About this exercise:
Locate the line that contains "common name: rat" in the entries below, then repeat it and every following line through the line that contains "genus: Petroica", exactly, and no others.

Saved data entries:
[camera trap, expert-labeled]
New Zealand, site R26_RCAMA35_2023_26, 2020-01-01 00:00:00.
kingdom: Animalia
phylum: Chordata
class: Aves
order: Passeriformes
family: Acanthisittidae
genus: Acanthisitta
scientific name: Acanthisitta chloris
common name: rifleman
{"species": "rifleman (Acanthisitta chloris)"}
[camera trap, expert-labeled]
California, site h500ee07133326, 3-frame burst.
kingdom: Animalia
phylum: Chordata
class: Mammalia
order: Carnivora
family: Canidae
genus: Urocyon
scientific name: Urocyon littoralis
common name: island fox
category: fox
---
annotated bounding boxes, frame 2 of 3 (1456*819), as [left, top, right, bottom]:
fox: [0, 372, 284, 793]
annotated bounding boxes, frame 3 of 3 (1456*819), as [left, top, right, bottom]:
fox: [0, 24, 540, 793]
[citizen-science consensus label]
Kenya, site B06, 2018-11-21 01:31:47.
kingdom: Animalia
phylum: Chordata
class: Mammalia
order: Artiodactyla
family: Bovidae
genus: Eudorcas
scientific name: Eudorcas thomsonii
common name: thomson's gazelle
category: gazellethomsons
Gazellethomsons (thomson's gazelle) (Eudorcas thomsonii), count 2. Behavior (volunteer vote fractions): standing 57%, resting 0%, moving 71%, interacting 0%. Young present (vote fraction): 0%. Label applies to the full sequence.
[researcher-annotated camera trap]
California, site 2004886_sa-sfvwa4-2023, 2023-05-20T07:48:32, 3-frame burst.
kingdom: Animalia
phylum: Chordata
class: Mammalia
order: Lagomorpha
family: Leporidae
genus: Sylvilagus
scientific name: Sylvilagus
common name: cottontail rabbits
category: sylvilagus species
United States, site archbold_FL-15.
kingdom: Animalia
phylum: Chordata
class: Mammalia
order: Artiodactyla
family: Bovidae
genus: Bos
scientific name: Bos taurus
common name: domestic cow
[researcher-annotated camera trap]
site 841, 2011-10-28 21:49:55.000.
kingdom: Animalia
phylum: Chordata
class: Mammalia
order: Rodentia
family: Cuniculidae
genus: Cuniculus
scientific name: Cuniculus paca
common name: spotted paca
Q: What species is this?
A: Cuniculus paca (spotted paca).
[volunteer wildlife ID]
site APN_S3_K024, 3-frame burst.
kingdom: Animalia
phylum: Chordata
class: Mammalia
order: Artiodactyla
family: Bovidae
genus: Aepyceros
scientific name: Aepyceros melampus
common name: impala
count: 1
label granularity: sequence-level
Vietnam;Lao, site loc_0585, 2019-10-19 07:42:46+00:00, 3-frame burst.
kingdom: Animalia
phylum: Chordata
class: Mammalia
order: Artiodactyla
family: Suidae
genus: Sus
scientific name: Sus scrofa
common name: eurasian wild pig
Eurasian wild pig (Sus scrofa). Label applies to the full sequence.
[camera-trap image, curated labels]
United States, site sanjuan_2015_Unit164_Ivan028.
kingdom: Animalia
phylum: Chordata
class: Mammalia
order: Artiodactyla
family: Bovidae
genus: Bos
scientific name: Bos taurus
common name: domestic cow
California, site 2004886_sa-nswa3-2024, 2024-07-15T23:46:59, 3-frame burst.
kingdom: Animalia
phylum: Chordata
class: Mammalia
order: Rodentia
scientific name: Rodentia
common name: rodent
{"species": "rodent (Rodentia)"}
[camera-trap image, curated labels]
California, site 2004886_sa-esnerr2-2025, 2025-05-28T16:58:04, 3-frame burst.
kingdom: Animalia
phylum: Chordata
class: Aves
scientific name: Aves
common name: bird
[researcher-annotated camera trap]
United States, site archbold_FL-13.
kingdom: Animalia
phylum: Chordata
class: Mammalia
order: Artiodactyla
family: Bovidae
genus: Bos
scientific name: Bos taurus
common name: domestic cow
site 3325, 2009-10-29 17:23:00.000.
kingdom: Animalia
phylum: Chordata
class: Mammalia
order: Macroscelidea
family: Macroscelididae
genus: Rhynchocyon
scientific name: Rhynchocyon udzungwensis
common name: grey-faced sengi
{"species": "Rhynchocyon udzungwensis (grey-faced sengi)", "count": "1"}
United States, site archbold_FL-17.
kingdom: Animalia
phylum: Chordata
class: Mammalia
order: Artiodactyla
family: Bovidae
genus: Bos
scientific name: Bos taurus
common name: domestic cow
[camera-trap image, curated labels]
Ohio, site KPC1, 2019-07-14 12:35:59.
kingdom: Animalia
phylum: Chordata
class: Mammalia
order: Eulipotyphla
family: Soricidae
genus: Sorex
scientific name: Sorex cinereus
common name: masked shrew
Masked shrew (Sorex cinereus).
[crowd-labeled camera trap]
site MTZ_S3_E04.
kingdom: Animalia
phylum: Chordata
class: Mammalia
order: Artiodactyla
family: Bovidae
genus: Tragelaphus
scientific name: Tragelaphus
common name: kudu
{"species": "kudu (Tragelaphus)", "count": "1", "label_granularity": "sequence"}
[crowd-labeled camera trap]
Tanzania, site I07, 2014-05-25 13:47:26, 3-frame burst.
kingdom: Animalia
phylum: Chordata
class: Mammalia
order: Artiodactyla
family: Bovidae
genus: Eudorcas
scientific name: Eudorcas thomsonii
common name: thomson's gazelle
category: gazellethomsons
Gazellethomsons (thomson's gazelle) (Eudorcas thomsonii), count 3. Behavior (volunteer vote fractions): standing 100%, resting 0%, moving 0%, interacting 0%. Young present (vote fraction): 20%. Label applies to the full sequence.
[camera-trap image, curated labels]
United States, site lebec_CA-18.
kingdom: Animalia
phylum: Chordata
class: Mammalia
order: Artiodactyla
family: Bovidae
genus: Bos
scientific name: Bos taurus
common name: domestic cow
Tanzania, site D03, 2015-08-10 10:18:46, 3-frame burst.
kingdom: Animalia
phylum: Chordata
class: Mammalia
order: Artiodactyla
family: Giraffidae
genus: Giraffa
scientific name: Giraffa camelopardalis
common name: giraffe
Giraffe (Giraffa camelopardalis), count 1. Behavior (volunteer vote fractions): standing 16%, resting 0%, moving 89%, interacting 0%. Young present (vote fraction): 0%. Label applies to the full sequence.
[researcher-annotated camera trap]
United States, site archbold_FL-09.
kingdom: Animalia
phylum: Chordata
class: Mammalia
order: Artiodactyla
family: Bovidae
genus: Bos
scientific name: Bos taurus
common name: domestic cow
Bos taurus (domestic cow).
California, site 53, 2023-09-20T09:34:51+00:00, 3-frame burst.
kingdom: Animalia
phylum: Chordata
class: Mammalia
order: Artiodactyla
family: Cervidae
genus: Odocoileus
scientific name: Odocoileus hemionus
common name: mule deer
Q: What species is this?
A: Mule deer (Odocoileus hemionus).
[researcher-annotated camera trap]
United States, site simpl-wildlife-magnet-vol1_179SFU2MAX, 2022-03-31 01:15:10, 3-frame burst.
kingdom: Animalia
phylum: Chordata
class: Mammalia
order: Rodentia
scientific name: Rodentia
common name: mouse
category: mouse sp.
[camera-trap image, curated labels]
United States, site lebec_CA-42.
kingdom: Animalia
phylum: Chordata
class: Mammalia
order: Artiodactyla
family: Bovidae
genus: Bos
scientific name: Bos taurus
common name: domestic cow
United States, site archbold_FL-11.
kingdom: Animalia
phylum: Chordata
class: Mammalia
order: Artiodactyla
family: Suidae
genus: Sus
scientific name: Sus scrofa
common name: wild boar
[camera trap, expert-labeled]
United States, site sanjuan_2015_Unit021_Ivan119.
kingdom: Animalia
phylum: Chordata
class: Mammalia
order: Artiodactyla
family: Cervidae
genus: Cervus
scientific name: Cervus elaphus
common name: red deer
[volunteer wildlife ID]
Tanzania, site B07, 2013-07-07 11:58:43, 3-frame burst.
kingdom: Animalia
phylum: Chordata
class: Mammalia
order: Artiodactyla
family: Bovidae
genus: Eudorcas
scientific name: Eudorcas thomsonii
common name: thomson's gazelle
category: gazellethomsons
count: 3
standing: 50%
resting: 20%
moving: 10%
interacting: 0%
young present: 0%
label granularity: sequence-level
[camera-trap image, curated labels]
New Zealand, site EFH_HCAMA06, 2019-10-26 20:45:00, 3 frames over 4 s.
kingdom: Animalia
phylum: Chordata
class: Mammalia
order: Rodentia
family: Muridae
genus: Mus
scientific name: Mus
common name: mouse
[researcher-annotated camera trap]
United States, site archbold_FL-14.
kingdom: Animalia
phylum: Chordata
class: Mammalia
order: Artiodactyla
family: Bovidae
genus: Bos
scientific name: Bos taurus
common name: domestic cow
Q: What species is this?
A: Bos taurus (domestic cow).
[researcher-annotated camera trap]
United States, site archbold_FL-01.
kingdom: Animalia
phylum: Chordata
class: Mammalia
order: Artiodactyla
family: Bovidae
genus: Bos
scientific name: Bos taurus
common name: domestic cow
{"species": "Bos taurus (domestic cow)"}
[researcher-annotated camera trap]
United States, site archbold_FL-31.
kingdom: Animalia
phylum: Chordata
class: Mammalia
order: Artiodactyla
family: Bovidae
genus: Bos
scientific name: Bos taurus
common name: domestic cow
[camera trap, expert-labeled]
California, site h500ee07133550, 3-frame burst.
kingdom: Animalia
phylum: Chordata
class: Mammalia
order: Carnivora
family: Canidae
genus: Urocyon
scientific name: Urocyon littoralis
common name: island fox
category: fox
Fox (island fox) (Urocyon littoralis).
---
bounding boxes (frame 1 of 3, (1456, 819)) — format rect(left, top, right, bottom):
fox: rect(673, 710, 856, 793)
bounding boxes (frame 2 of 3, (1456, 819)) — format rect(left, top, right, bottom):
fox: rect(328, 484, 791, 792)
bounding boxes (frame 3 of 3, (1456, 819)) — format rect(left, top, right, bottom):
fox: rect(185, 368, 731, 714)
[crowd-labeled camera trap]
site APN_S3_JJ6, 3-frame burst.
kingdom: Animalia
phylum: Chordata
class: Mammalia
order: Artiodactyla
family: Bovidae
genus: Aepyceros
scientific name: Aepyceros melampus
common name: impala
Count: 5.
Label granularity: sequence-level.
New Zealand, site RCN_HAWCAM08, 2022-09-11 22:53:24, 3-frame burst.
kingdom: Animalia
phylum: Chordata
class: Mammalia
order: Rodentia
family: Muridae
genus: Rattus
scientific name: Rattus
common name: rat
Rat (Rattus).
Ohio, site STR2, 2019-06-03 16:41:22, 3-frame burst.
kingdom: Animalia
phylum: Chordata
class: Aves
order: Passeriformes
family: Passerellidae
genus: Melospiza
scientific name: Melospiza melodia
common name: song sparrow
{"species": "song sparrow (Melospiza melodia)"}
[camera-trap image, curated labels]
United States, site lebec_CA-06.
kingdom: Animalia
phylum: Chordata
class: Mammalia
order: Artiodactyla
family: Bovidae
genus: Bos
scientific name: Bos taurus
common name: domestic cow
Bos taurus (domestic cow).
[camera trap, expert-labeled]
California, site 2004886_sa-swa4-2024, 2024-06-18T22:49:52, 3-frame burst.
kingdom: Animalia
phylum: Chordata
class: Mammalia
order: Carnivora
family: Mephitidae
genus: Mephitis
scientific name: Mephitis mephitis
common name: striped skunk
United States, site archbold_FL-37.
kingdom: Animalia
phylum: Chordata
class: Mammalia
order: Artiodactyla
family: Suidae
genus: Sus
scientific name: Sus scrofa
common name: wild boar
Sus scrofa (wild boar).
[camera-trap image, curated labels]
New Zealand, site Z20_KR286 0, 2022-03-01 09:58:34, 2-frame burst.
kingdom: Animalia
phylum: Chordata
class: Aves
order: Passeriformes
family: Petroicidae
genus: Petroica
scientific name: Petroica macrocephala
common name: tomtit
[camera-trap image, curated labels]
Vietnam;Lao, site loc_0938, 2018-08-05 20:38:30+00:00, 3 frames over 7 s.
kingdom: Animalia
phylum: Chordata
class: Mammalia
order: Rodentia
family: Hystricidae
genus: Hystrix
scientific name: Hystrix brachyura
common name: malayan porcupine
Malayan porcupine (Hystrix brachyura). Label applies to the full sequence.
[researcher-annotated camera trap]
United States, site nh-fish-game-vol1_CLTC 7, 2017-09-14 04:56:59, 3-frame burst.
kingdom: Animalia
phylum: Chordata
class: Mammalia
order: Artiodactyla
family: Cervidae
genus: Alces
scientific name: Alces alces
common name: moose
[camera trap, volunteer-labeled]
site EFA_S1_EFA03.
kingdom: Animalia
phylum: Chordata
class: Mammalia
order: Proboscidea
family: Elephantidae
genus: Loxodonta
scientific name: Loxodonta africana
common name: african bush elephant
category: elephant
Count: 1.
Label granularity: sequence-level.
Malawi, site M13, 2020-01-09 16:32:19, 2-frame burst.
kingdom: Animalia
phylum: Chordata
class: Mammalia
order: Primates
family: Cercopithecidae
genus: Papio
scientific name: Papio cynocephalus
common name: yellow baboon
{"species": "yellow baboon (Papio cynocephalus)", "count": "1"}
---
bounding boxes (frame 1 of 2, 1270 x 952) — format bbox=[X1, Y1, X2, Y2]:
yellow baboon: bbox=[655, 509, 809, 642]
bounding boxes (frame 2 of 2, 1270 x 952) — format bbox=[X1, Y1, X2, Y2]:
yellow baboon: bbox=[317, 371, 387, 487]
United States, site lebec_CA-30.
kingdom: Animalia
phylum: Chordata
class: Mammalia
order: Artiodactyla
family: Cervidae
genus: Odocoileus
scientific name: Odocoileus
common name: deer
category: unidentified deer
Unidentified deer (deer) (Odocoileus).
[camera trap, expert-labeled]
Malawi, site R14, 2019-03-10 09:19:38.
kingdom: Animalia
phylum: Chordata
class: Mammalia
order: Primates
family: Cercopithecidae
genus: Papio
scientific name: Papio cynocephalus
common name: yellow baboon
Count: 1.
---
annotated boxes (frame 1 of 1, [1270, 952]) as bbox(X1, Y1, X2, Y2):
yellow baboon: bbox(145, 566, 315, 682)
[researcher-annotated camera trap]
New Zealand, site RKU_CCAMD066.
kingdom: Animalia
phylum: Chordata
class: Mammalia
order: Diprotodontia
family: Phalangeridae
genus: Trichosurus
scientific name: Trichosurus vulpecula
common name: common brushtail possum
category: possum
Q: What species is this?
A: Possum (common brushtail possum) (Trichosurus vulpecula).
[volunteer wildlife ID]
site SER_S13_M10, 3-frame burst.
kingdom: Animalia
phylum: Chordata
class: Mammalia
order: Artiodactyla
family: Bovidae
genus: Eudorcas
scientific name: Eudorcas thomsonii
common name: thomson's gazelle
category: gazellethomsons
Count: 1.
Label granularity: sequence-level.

Answer box:
common name: rat
Rat (Rattus).
Ohio, site STR2, 2019-06-03 16:41:22, 3-frame burst.
kingdom: Animalia
phylum: Chordata
class: Aves
order: Passeriformes
family: Passerellidae
genus: Melospiza
scientific name: Melospiza melodia
common name: song sparrow
{"species": "song sparrow (Melospiza melodia)"}
[camera-trap image, curated labels]
United States, site lebec_CA-06.
kingdom: Animalia
phylum: Chordata
class: Mammalia
order: Artiodactyla
family: Bovidae
genus: Bos
scientific name: Bos taurus
common name: domestic cow
Bos taurus (domestic cow).
[camera trap, expert-labeled]
California, site 2004886_sa-swa4-2024, 2024-06-18T22:49:52, 3-frame burst.
kingdom: Animalia
phylum: Chordata
class: Mammalia
order: Carnivora
family: Mephitidae
genus: Mephitis
scientific name: Mephitis mephitis
common name: striped skunk
United States, site archbold_FL-37.
kingdom: Animalia
phylum: Chordata
class: Mammalia
order: Artiodactyla
family: Suidae
genus: Sus
scientific name: Sus scrofa
common name: wild boar
Sus scrofa (wild boar).
[camera-trap image, curated labels]
New Zealand, site Z20_KR286 0, 2022-03-01 09:58:34, 2-frame burst.
kingdom: Animalia
phylum: Chordata
class: Aves
order: Passeriformes
family: Petroicidae
genus: Petroica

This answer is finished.